_Provided passage_
# Where is the gauge symmetry in an ideal Bose gas?

It seems in the literature that there is a certain notion of a “macroscopic wavefunction” associated with a Bose-Einstein system (see this PSE answer) which exhibits a global $$U(1)$$-phase symmetry. After the BEC phase transition, this symmetry is supposedly broken corresponding to the sudden vanishing of the chemical potential (which is possibly an order parameter for that symmetry). There is another PSE answer which suggested I should probably read the second chapter of Quantum Liquids by A. J. Leggett to understand this gauge-symmetric aspect of Bose Einstein condensation, which I tried but find very different from the intuition I have been given.

For a background on how I have understood Bose Einstein condensation, please read the section “Background” below. I do not find any place in the language I am familiar with to describe anything like gauge symmetry and that the chemical potential tracks that symmetry.

Can somebody explain to me how gauge-theoretic perspectives about the BEC can be developed from the background I have?

Thank you!

### Background:

The Bose distribution is defined by average occupation numbers, $$n_p \equiv (e^{\beta(\varepsilon_p - \mu)}-1)^{-1}$$, of single-particle states $$|p\rangle$$ with energies $$\varepsilon_p = p^2/2m$$, such that $$\sum_p n_p = N$$ and $$\mu< \min_p \varepsilon_p = 0$$ (in order to ensure that $$n_p \ge 0$$).

_Written request a_
Please convert the listing below into a two-column CSV with the header columns "prompt" and "response", one row per listing entry, putting the entry's text and its answer each in a single quoted field with line breaks replaced by spaces.

_Material_
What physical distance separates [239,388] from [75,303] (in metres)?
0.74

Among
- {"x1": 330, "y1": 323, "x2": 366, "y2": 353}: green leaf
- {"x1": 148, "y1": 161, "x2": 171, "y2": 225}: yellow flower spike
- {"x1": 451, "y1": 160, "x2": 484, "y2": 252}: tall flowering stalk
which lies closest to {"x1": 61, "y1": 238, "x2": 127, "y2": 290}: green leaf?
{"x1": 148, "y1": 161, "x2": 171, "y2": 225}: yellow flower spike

_Written request b_
Write out the passage of the Bose gas question between "For a background" and "background I have?", inclusive, word for word.

_Task result a_
prompt,response
"What physical distance separates [239,388] from [75,303] (in metres)?","0.74"
"Among - {""x1"": 330, ""y1"": 323, ""x2"": 366, ""y2"": 353}: green leaf - {""x1"": 148, ""y1"": 161, ""x2"": 171, ""y2"": 225}: yellow flower spike - {""x1"": 451, ""y1"": 160, ""x2"": 484, ""y2"": 252}: tall flowering stalk which lies closest to {""x1"": 61, ""y1"": 238, ""x2"": 127, ""y2"": 290}: green leaf?","{""x1"": 148, ""y1"": 161, ""x2"": 171, ""y2"": 225}: yellow flower spike"

_Task result b_
For a background on how I have understood Bose Einstein condensation, please read the section “Background” below. I do not find any place in the language I am familiar with to describe anything like gauge symmetry and that the chemical potential tracks that symmetry.

Can somebody explain to me how gauge-theoretic perspectives about the BEC can be developed from the background I have?